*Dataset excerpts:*
+---+

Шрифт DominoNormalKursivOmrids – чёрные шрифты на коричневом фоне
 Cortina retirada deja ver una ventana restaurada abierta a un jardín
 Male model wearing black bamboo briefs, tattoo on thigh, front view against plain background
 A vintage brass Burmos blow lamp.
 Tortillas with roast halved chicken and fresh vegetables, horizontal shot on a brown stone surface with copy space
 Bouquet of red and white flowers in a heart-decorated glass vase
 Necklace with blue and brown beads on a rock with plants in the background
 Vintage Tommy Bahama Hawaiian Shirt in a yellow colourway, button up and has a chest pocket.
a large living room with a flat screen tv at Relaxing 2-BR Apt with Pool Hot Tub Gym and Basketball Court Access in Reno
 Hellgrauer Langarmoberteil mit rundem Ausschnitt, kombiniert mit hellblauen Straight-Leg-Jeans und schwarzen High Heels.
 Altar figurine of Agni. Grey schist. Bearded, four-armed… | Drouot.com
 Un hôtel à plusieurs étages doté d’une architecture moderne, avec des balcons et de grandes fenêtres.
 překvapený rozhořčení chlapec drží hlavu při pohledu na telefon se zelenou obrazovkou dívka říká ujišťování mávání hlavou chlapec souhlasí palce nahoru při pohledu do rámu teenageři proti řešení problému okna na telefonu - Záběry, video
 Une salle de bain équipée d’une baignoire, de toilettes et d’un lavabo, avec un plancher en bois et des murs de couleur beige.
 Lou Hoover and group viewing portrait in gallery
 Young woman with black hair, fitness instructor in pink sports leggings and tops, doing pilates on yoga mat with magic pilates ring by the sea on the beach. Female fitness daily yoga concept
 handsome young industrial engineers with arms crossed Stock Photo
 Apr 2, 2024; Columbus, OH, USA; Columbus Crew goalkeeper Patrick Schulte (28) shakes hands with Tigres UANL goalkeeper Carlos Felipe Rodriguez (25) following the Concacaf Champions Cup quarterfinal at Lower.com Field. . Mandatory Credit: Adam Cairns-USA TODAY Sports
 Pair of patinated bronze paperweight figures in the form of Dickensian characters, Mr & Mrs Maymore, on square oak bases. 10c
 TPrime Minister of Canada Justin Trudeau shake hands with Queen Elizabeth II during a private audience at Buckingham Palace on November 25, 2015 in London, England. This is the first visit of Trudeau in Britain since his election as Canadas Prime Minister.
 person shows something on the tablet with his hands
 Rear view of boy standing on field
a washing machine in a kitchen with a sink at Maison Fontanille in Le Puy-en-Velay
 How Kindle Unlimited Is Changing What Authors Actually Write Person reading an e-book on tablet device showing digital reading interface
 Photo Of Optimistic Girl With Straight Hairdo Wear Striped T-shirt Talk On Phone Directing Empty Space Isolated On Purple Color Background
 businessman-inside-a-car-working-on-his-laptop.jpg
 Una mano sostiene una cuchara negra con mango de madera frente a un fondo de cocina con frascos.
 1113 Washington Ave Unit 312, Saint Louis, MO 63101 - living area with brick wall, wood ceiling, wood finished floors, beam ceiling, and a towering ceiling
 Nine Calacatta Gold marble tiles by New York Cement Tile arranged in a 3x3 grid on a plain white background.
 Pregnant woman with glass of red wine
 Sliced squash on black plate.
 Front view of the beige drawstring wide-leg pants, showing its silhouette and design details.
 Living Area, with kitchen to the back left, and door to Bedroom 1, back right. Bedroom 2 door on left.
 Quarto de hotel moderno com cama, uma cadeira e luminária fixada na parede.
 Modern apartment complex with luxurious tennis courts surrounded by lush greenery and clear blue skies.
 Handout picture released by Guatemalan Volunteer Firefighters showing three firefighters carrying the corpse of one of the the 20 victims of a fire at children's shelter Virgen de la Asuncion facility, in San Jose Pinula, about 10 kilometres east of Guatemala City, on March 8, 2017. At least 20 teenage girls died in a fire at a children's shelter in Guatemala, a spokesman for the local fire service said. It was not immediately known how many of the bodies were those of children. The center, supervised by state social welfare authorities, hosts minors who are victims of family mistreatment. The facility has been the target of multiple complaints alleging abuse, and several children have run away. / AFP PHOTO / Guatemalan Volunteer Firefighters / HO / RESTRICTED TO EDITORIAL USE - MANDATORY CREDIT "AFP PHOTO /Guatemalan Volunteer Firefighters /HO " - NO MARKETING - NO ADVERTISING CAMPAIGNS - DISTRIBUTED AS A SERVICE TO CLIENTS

+---+

*Directions for this task:* Return every one of the records above verbatim, line for line.

*Response below:*
Шрифт DominoNormalKursivOmrids – чёрные шрифты на коричневом фоне
 Cortina retirada deja ver una ventana restaurada abierta a un jardín
 Male model wearing black bamboo briefs, tattoo on thigh, front view against plain background
 A vintage brass Burmos blow lamp.
 Tortillas with roast halved chicken and fresh vegetables, horizontal shot on a brown stone surface with copy space
 Bouquet of red and white flowers in a heart-decorated glass vase
 Necklace with blue and brown beads on a rock with plants in the background
 Vintage Tommy Bahama Hawaiian Shirt in a yellow colourway, button up and has a chest pocket.
a large living room with a flat screen tv at Relaxing 2-BR Apt with Pool Hot Tub Gym and Basketball Court Access in Reno
 Hellgrauer Langarmoberteil mit rundem Ausschnitt, kombiniert mit hellblauen Straight-Leg-Jeans und schwarzen High Heels.
 Altar figurine of Agni. Grey schist. Bearded, four-armed… | Drouot.com
 Un hôtel à plusieurs étages doté d’une architecture moderne, avec des balcons et de grandes fenêtres.
 překvapený rozhořčení chlapec drží hlavu při pohledu na telefon se zelenou obrazovkou dívka říká ujišťování mávání hlavou chlapec souhlasí palce nahoru při pohledu do rámu teenageři proti řešení problému okna na telefonu - Záběry, video
 Une salle de bain équipée d’une baignoire, de toilettes et d’un lavabo, avec un plancher en bois et des murs de couleur beige.
 Lou Hoover and group viewing portrait in gallery
 Young woman with black hair, fitness instructor in pink sports leggings and tops, doing pilates on yoga mat with magic pilates ring by the sea on the beach. Female fitness daily yoga concept
 handsome young industrial engineers with arms crossed Stock Photo
 Apr 2, 2024; Columbus, OH, USA; Columbus Crew goalkeeper Patrick Schulte (28) shakes hands with Tigres UANL goalkeeper Carlos Felipe Rodriguez (25) following the Concacaf Champions Cup quarterfinal at Lower.com Field. . Mandatory Credit: Adam Cairns-USA TODAY Sports
 Pair of patinated bronze paperweight figures in the form of Dickensian characters, Mr & Mrs Maymore, on square oak bases. 10c
 TPrime Minister of Canada Justin Trudeau shake hands with Queen Elizabeth II during a private audience at Buckingham Palace on November 25, 2015 in London, England. This is the first visit of Trudeau in Britain since his election as Canadas Prime Minister.
 person shows something on the tablet with his hands
 Rear view of boy standing on field
a washing machine in a kitchen with a sink at Maison Fontanille in Le Puy-en-Velay
 How Kindle Unlimited Is Changing What Authors Actually Write Person reading an e-book on tablet device showing digital reading interface
 Photo Of Optimistic Girl With Straight Hairdo Wear Striped T-shirt Talk On Phone Directing Empty Space Isolated On Purple Color Background
 businessman-inside-a-car-working-on-his-laptop.jpg
 Una mano sostiene una cuchara negra con mango de madera frente a un fondo de cocina con frascos.
 1113 Washington Ave Unit 312, Saint Louis, MO 63101 - living area with brick wall, wood ceiling, wood finished floors, beam ceiling, and a towering ceiling
 Nine Calacatta Gold marble tiles by New York Cement Tile arranged in a 3x3 grid on a plain white background.
 Pregnant woman with glass of red wine
 Sliced squash on black plate.
 Front view of the beige drawstring wide-leg pants, showing its silhouette and design details.
 Living Area, with kitchen to the back left, and door to Bedroom 1, back right. Bedroom 2 door on left.
 Quarto de hotel moderno com cama, uma cadeira e luminária fixada na parede.
 Modern apartment complex with luxurious tennis courts surrounded by lush greenery and clear blue skies.
 Handout picture released by Guatemalan Volunteer Firefighters showing three firefighters carrying the corpse of one of the the 20 victims of a fire at children's shelter Virgen de la Asuncion facility, in San Jose Pinula, about 10 kilometres east of Guatemala City, on March 8, 2017. At least 20 teenage girls died in a fire at a children's shelter in Guatemala, a spokesman for the local fire service said. It was not immediately known how many of the bodies were those of children. The center, supervised by state social welfare authorities, hosts minors who are victims of family mistreatment. The facility has been the target of multiple complaints alleging abuse, and several children have run away. / AFP PHOTO / Guatemalan Volunteer Firefighters / HO / RESTRICTED TO EDITORIAL USE - MANDATORY CREDIT "AFP PHOTO /Guatemalan Volunteer Firefighters /HO " - NO MARKETING - NO ADVERTISING CAMPAIGNS - DISTRIBUTED AS A SERVICE TO CLIENTS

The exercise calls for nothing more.